Provided passage —
* BEGIN *
# 1:87 cars from Walmart



## mikeintoronto (Nov 17, 2008)

I found all these little 1:87 die cast cars at Walmart today. I wasn't sure if I'd find any but I checked 3 Walmarts and I found a bunch. Only one Walmart had the cars from my era (late 40s - early 50s) so I grabbed them all, but I picked up some from the 70s and 80s as well just in case. They cost between $2.00 and $2.92 CAD each which is still better than the $15 I saw at the RR store. I'll paint the duplicate cars from my era to make them different. I spent about $100 

I haven't decided if I'm going to return the 1970s-80s cars though. I don't think I'll ever model that era but I'd hate to return them, do that era one day, then never find the cars again.

Here are pics!


----------



## shaygetz (Sep 23, 2007)

Those pickups are too cool...we don't get those here.:thumbsup:


----------



## Boston&Maine (Dec 19, 2007)
* END *
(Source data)
* BEGIN *
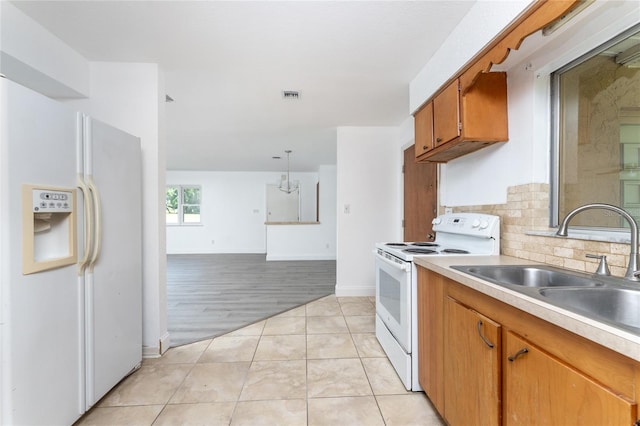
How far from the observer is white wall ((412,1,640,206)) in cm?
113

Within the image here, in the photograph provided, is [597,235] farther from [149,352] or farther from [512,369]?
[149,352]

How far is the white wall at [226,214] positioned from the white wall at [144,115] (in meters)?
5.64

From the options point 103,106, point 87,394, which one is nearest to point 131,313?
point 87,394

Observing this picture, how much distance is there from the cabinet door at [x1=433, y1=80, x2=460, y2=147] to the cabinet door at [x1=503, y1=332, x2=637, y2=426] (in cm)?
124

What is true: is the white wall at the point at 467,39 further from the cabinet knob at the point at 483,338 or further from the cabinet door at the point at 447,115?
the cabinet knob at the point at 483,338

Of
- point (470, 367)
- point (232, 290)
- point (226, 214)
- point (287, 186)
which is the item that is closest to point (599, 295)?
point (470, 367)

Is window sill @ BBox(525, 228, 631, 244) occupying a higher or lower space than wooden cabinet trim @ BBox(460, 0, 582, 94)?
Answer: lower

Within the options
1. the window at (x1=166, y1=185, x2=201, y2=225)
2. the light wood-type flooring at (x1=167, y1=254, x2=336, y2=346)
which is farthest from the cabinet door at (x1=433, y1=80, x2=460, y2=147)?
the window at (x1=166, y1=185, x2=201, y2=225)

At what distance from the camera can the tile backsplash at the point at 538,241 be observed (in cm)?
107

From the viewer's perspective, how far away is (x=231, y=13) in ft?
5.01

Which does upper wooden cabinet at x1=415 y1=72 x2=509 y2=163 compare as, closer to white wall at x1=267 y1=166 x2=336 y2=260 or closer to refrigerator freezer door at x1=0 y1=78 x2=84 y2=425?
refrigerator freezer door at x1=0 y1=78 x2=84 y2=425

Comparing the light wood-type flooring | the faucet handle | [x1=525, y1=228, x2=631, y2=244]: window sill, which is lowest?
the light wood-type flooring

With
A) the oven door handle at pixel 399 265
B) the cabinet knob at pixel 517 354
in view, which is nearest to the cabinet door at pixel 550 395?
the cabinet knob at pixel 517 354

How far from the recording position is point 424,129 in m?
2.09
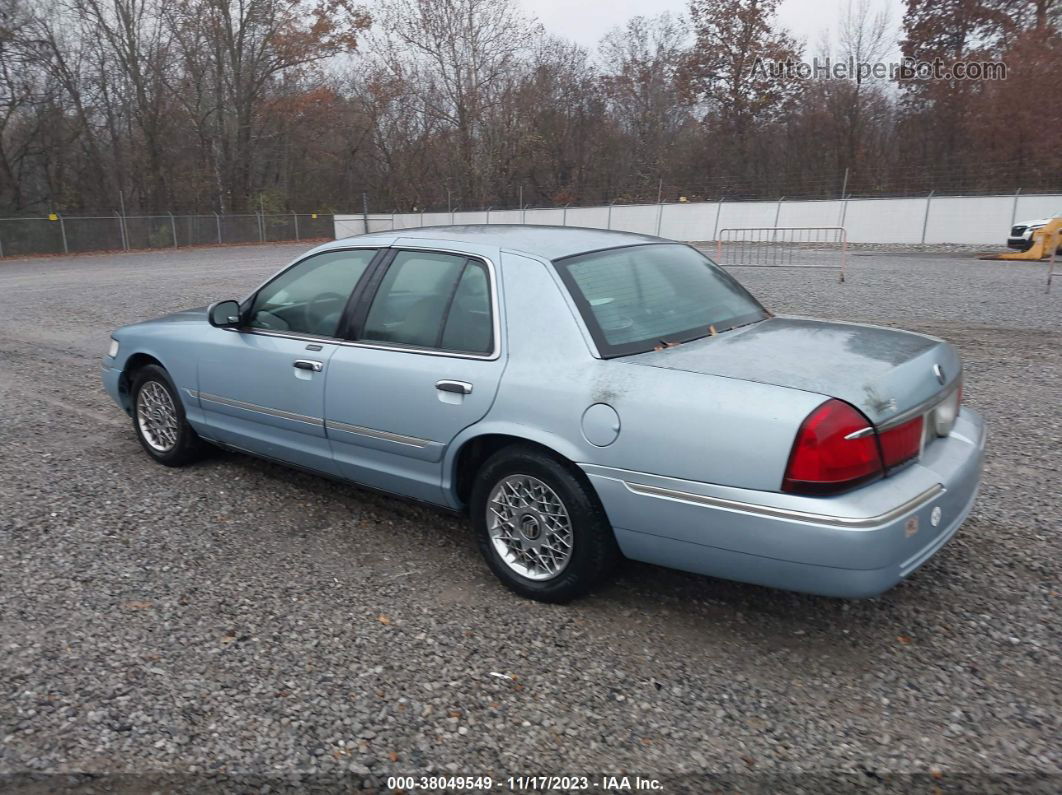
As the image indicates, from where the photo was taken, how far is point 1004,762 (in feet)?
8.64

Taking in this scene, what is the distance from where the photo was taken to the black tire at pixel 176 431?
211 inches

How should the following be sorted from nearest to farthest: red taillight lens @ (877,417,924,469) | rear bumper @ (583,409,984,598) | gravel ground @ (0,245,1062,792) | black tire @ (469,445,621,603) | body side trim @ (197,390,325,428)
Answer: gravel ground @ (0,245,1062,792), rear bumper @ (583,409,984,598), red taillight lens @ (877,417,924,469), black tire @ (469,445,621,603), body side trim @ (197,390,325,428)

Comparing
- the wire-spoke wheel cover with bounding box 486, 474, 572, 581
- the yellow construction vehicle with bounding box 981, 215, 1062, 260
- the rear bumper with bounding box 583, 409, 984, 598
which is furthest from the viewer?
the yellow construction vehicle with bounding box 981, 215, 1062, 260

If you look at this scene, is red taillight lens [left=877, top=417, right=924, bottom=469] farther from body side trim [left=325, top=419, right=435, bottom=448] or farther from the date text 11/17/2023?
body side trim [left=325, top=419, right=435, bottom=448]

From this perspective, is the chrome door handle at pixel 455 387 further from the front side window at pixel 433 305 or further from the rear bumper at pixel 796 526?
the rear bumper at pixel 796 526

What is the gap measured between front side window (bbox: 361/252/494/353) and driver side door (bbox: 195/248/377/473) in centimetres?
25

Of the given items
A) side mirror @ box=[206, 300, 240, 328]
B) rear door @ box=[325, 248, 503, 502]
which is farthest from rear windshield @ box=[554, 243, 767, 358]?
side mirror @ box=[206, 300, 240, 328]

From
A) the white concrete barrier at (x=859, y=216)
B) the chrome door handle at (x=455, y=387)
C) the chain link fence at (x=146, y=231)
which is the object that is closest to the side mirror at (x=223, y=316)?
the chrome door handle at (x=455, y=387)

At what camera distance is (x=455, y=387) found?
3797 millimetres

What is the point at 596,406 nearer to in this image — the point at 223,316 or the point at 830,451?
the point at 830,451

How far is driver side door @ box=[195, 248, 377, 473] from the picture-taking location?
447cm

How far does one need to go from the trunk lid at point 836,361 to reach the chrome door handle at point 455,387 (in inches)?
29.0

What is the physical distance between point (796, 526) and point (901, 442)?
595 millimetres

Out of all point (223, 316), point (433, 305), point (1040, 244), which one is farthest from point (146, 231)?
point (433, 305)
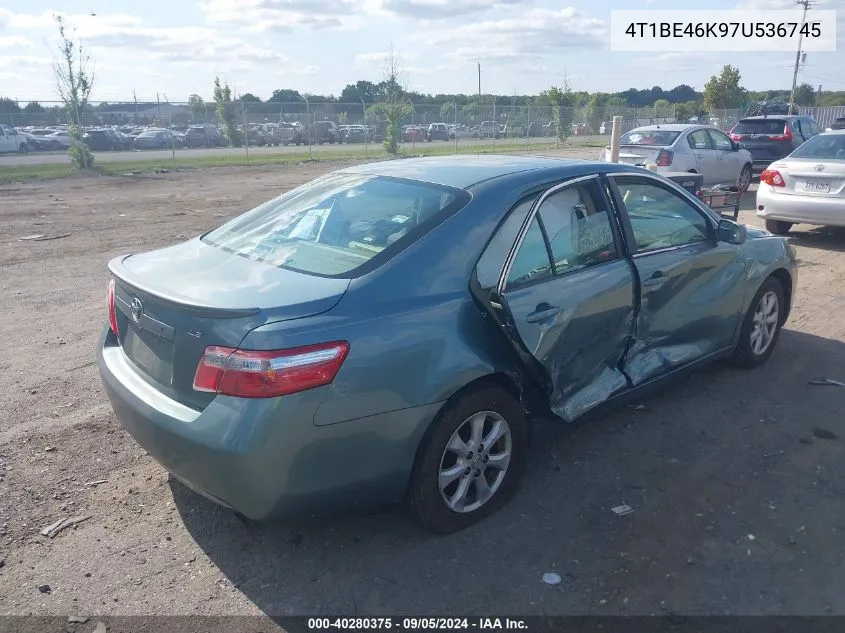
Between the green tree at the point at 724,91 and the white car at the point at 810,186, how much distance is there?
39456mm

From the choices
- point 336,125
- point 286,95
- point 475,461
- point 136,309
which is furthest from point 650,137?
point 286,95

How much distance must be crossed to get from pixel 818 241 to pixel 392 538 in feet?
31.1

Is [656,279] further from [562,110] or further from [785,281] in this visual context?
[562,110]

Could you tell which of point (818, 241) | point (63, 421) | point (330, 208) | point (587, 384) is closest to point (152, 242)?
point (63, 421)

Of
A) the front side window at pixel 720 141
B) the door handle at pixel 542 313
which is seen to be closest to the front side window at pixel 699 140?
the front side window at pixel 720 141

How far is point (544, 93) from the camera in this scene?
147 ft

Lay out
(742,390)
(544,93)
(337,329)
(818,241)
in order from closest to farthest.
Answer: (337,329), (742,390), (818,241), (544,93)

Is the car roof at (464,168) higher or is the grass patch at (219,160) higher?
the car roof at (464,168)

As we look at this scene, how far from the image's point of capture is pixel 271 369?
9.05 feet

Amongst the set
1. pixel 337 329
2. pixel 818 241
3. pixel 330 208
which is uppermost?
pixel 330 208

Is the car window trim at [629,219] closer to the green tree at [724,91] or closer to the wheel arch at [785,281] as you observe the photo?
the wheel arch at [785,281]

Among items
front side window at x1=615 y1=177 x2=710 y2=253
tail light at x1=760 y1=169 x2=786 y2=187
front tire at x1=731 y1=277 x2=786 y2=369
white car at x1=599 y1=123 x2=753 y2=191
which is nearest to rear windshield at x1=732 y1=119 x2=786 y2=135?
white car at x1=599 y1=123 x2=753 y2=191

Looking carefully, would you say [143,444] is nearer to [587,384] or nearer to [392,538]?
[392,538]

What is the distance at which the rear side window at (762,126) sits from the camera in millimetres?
* END *
To-do list —
(A) Can you summarize the thread about 1:87 cars from Walmart in two sentences?
(B) In the thread about 1:87 cars from Walmart, how would you put this sentence into Spanish: "I don't think I'll ever model that era but I'd hate to return them, do that era one day, then never find the cars again."
(C) Could you write the next part of the thread about 1:87 cars from Walmart, starting after its final line?

Per-task answers —
(A) Mikeintoronto checked three Walmarts and found 1:87 die-cast cars costing $2.00 to $2.92 CAD each, well under the $15 seen at the RR store. Only one store had cars from the late 40s and early 50s, so mikeintoronto took all of them plus some from the 70s and 80s, which may or may not be returned, and shaygetz replied that the pickups are too cool.

(B) No creo que alguna vez modele esa época, pero odiaría devolverlos, dedicarme a esa época algún día y luego no volver a encontrar los autos nunca.

(C)
shaygetz said:


> Those pickups are too cool...we don't get those here.:thumbsup:


Yea, about the only cars that my local Wal-Mart still carries are Hot Wheels


----------



## mikeintoronto (Nov 17, 2008)

Yeah the trucks are pretty cool. They are my favourites and luckily, the only ones I can really use. I decided to return the other cars to Walmart tonight. I'm sure they will be there if I need them in the future.

FYI they are in the die-cast section of Walmart so if you're looking, that's where they'll be.


----------



## stationmaster (Dec 7, 2008)

My layout is modular. I can change out modules to be "era-correct". A neat deal since I prefer the Glory Days of steam, and transition, periods and the grandson loves those big Dash 9's. Having a diversity of accessories is almost a necessity.


----------



## smallcaboose (Sep 22, 2008)

Wooooh !

You have a Samba man !

Mart.


----------



## shaygetz (Sep 23, 2007)

stationmaster said:


> Having a diversity of accessories is almost a necessity.


Almost?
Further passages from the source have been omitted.